- [Work order]:
Answer these about the Drupal permissions passage below:
1. Which hook does the passage say must be implemented to add the checkboxes to node edit forms?
2. Which permission must the current user lack for the code's permission check to pass?
3. From which module does the passage say code will be taken?

- [Provided passage]:
↓

Once we've done that we have the ability to assign these permissions on a per-role basis. However, this does nothing for making the permissions to show up on the node editing form, so we'll have to create a implementation of hook_form_alter to add the checkboxes into the node edit forms where appropriate. That's going to look like this:

function publisher_form_alter($form_id, &$form) { //determine if the form being created is a node creation/edit form if (arg(0) == 'node' && (arg(2) == 'edit' || arg(1) == 'add')) { $node = $form['#node']; //determine if the current user has rights to publish, promote, create revisions, or make a node of this type sticky. if (!user_access('administer nodes') && (user_access('Publish '. $node->type .' nodes') || user_access('Promote '. $node->type .' nodes to front page') || user_access('Make '. $node->type .' nodes sticky') || user_access('Create new revisions for '. $node->type .' nodes'))) {

  //Now we'll steal some code from node.module, wrapping the various options in our user_access callback.
  //I've left the '#access' key in place, but commented it out, for easy comparison to the original node.module code.

↑

- [Data section]:
↓

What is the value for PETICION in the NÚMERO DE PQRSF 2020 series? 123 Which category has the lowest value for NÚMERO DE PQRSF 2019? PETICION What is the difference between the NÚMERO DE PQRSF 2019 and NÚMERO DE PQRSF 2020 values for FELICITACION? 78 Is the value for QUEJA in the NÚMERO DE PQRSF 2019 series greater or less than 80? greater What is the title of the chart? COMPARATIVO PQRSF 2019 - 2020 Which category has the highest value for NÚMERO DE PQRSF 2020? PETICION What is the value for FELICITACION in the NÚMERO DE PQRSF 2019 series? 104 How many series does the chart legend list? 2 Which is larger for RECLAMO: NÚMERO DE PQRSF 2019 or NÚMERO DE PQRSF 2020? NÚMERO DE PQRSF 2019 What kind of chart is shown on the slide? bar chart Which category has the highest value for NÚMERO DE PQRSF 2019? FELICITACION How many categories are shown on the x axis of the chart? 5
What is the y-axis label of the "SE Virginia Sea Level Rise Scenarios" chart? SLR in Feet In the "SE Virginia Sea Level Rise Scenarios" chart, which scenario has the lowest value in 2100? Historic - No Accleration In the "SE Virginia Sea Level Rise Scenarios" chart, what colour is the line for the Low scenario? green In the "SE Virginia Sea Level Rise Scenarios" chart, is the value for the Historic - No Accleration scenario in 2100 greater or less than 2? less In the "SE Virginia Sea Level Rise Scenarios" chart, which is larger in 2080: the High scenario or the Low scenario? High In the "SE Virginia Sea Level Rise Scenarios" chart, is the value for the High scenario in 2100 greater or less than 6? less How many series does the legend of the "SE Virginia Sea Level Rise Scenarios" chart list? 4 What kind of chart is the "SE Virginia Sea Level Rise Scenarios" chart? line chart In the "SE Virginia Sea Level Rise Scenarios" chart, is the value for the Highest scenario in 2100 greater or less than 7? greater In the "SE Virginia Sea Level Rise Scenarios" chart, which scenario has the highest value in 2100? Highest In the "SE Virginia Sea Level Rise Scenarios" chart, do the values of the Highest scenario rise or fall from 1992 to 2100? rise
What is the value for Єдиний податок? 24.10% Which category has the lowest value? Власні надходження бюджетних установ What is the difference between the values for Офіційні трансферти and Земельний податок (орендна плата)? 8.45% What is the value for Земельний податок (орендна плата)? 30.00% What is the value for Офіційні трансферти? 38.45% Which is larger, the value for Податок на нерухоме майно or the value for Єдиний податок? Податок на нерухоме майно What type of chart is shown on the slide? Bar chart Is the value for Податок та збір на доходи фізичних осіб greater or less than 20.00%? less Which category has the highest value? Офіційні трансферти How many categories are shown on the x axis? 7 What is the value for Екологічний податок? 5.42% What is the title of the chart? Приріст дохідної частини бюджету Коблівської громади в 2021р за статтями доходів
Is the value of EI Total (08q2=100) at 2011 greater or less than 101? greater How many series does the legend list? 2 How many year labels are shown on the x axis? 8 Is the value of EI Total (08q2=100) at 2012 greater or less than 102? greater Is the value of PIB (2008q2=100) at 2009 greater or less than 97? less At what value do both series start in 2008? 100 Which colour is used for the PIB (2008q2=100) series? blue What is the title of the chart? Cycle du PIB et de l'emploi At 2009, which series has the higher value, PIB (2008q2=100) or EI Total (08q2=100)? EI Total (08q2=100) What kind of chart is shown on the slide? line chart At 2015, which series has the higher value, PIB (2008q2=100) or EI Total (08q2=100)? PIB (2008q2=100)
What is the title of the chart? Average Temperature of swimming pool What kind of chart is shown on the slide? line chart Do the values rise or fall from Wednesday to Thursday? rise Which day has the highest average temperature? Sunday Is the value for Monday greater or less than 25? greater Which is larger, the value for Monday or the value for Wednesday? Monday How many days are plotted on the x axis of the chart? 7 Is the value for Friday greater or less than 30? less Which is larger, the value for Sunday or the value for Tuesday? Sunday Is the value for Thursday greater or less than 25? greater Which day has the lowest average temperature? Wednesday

↑

- [Output of the exercise]:
1. hook_form_alter
2. 'administer nodes'
3. node.module